───── DATA SHOWN ─────

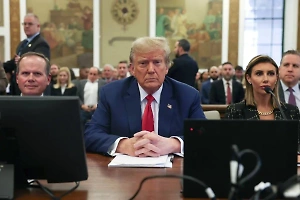 "Обман и позор": Трамп произнёс последнее слово в суде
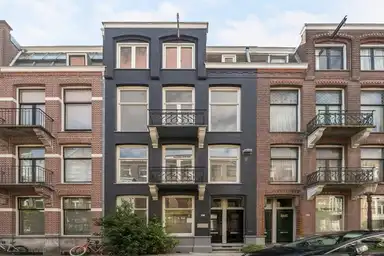 80m2 apartment to rent for 3500€/month in Valeriusstraat, Amsterdam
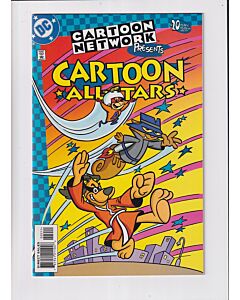 Cartoon Network Presents (1997) #  20 (9.0-VFNM) (789008) Cartoon All-Stars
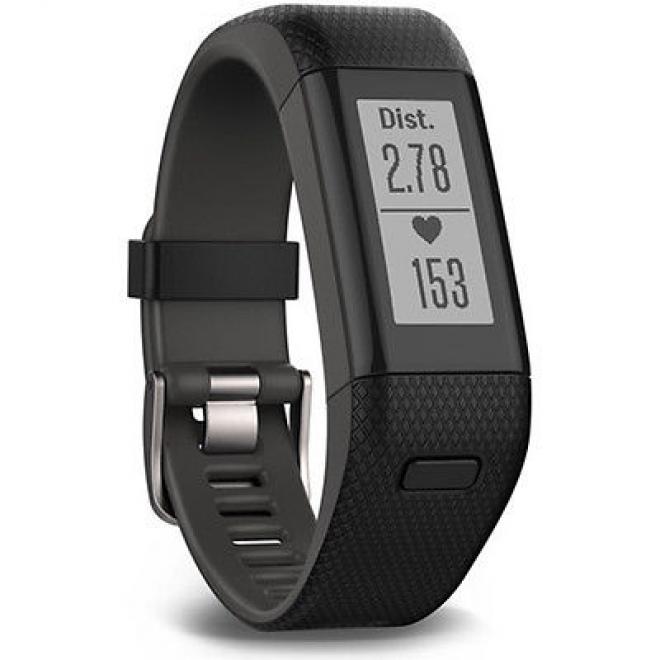 GARMIN 佳明 vivosmart HR+ 智能手环 官翻版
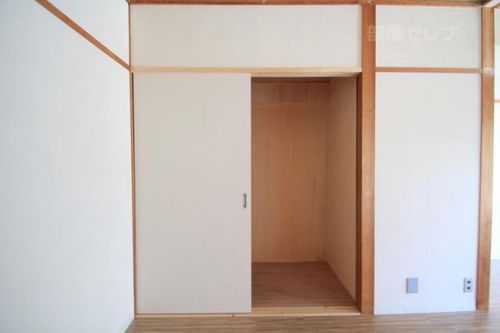 メゾン一社3Cの内装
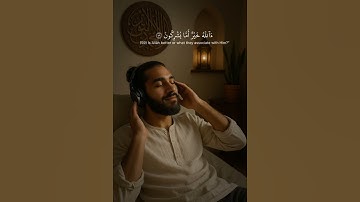 ﴿ قُلِ الْحَمْدُ لِلَّهِ وَسَلَامٌ عَلَىٰ عِبَادِهِ 59] #القران #تلاوة_خاشعة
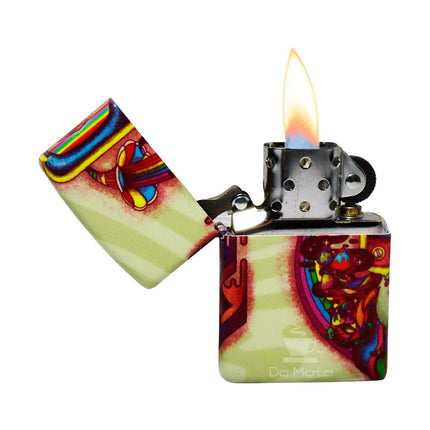 Isqueiro Zippo 49435 Trippy Design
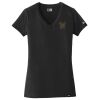Ladies Heritage Blend V Neck Tee Thumbnail
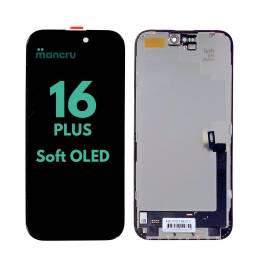 Display Apple iPhone 16 Plus (Soft Oled) Comp. Negro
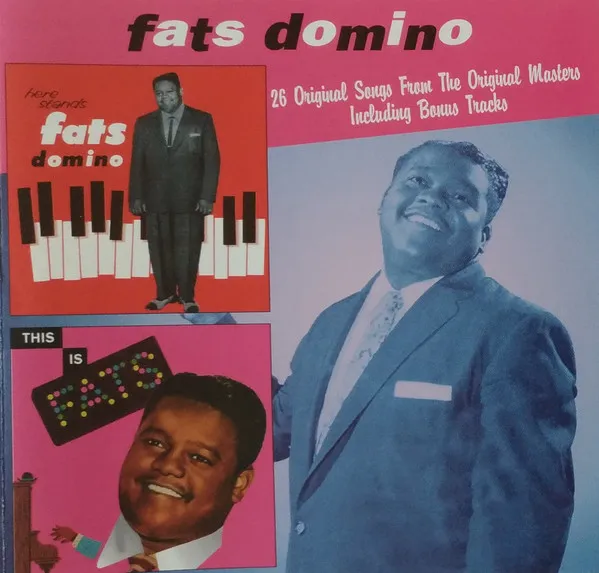 Here Stands Fats Domino - This Is Fats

─────

* _EXERCISE_:
Copy out the text of every item above character for character, leaving out the pictures.

* _ANSWER SPACE_:
 "Обман и позор": Трамп произнёс последнее слово в суде
 80m2 apartment to rent for 3500€/month in Valeriusstraat, Amsterdam
 Cartoon Network Presents (1997) #  20 (9.0-VFNM) (789008) Cartoon All-Stars
 GARMIN 佳明 vivosmart HR+ 智能手环 官翻版
 メゾン一社3Cの内装
 ﴿ قُلِ الْحَمْدُ لِلَّهِ وَسَلَامٌ عَلَىٰ عِبَادِهِ 59] #القران #تلاوة_خاشعة
 Isqueiro Zippo 49435 Trippy Design
Ladies Heritage Blend V Neck Tee Thumbnail
 Display Apple iPhone 16 Plus (Soft Oled) Comp. Negro
 Here Stands Fats Domino - This Is Fats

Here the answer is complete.